Shape does not matter.

Because all enclosure walls vibrate, you would like a maximum of volume with a minimum of surface area. That leads to a sphere, which is also self-bracing, but awkward to build and to fit in a space.

Cube is next best, as long as all dimensions are "small" compared to the shortest wavelength.

Note that unless your crossover is >12db/oct, there will be some upper resonances, mostly off the front, but some will come off the back of the cone, bounce, and come out. In car subwoofers you generally point the cone away from listeners. A slant may help. Good fuzz inside should make this bounce moot.
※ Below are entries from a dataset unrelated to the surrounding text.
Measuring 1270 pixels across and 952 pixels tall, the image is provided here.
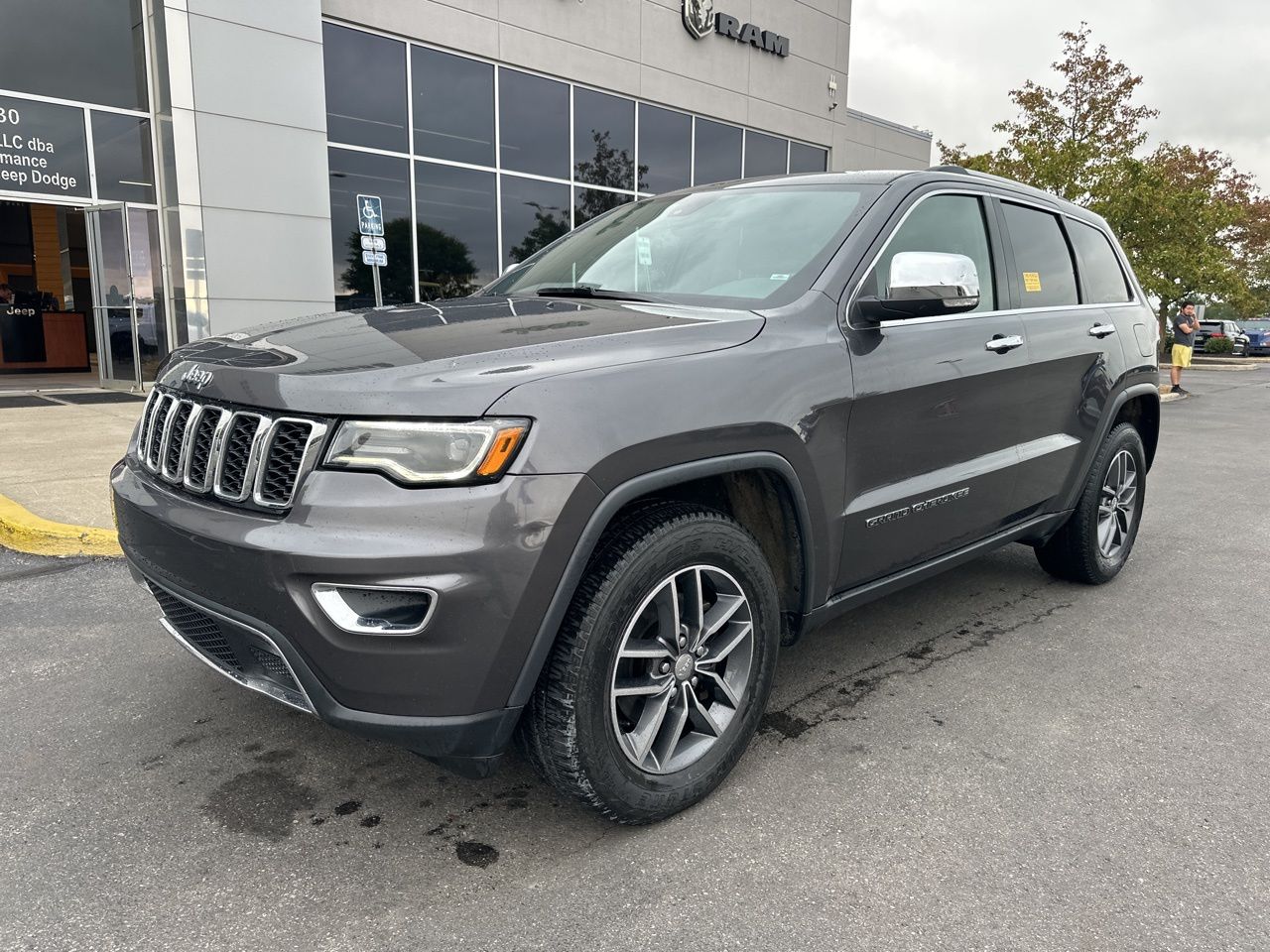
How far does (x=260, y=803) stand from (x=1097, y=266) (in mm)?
4240

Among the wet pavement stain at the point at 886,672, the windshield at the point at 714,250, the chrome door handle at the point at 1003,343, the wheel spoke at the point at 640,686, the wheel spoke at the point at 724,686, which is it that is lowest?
the wet pavement stain at the point at 886,672

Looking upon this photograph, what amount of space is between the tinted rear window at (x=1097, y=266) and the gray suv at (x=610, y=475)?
0.86 meters

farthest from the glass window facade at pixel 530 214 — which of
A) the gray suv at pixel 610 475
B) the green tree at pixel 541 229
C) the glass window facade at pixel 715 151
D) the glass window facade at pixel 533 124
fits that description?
the gray suv at pixel 610 475

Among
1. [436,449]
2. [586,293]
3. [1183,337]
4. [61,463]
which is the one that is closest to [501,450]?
[436,449]

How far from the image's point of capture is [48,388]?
41.5 feet

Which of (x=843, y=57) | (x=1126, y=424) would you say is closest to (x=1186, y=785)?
(x=1126, y=424)

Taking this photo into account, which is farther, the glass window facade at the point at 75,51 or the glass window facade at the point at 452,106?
the glass window facade at the point at 452,106

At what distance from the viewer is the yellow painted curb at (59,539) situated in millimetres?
4852

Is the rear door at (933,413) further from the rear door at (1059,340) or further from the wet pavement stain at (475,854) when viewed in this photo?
the wet pavement stain at (475,854)

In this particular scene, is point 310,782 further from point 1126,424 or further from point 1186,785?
point 1126,424

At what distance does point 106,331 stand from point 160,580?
471 inches

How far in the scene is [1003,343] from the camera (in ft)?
11.3

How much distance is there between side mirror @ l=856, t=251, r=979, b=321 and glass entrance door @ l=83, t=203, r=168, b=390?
11.3 meters

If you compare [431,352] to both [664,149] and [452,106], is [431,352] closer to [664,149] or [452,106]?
[452,106]
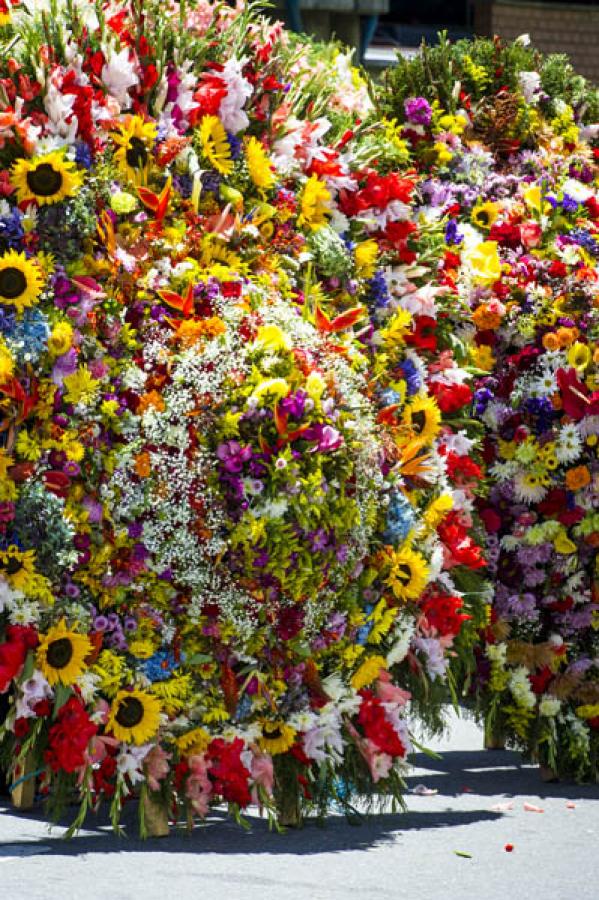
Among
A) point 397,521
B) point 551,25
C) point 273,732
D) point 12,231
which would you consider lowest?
point 273,732

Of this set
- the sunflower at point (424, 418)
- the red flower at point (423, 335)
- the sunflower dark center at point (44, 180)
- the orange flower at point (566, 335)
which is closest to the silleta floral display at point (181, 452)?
the sunflower dark center at point (44, 180)

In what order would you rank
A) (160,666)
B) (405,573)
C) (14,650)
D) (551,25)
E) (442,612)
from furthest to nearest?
(551,25) < (442,612) < (405,573) < (160,666) < (14,650)

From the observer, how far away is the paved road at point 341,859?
5484 millimetres

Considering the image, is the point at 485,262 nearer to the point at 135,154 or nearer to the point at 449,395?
→ the point at 449,395

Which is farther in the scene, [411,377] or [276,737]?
[411,377]

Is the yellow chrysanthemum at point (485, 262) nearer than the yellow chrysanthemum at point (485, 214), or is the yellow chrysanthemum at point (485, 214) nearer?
the yellow chrysanthemum at point (485, 262)

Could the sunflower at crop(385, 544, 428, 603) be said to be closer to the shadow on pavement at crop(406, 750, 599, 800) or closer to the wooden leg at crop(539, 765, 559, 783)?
the shadow on pavement at crop(406, 750, 599, 800)

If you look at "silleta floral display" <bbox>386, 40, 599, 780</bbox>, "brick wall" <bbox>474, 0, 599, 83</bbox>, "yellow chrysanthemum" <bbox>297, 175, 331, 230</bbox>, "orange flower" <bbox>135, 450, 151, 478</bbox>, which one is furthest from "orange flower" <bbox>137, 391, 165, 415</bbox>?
"brick wall" <bbox>474, 0, 599, 83</bbox>

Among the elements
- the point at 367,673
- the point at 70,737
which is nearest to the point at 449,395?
the point at 367,673

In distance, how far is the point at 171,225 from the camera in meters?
6.44

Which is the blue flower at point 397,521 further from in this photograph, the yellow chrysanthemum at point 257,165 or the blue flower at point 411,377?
the yellow chrysanthemum at point 257,165

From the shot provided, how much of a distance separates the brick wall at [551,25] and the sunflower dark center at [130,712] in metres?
12.4

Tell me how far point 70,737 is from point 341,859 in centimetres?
99

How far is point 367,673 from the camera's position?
6.61 metres
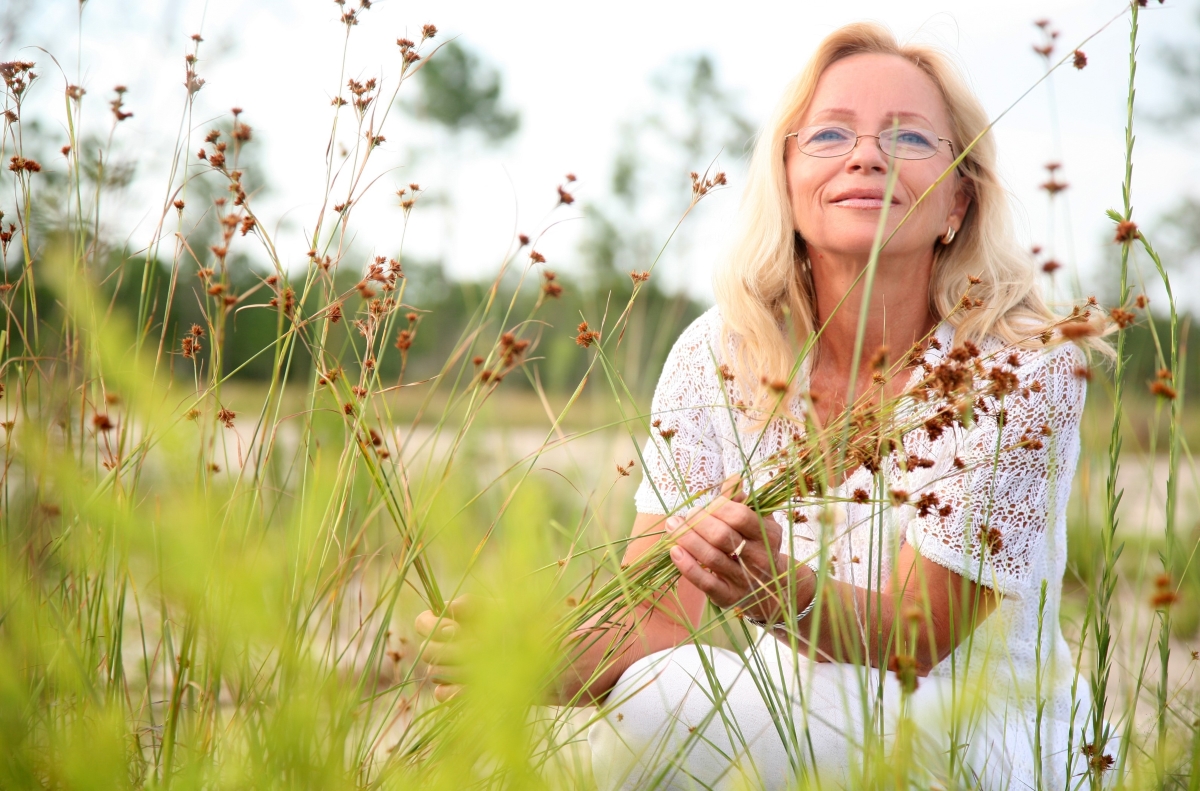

Most practical rooms (or Jeeps) favor a non-cubical shape. More material but better available space for golf-clubs etc.

You make corners perpendicular because that's much easier. You make them slanty when you "have to" for space or looks or to get mids pointed at the listeners.

You make panels 12 16 or 19 inches because that comes out of a 4x8 sheet without leftovers. However one sub-foot box won't come anywhere near a full sheet.

In fact I'd get '12" shelving' boards. They are really 11+ inches. Figure out 0.75 cu.ft. with 11" stuff. About 11x11x14, I'm not gonna do the math. Will that fit the Jeep? If so, bam bam bam, jig a hole, you have a subwoofer.

Alternatively, two 25" lengths of shelving and 6+ feet of 2x6x1 board makes 0.75 cu.ft. using only 7" of floor width. Note that accepting 0.66 cuft saves several dollars because you use a 4-foot shelf and might find 6' 2x6 board.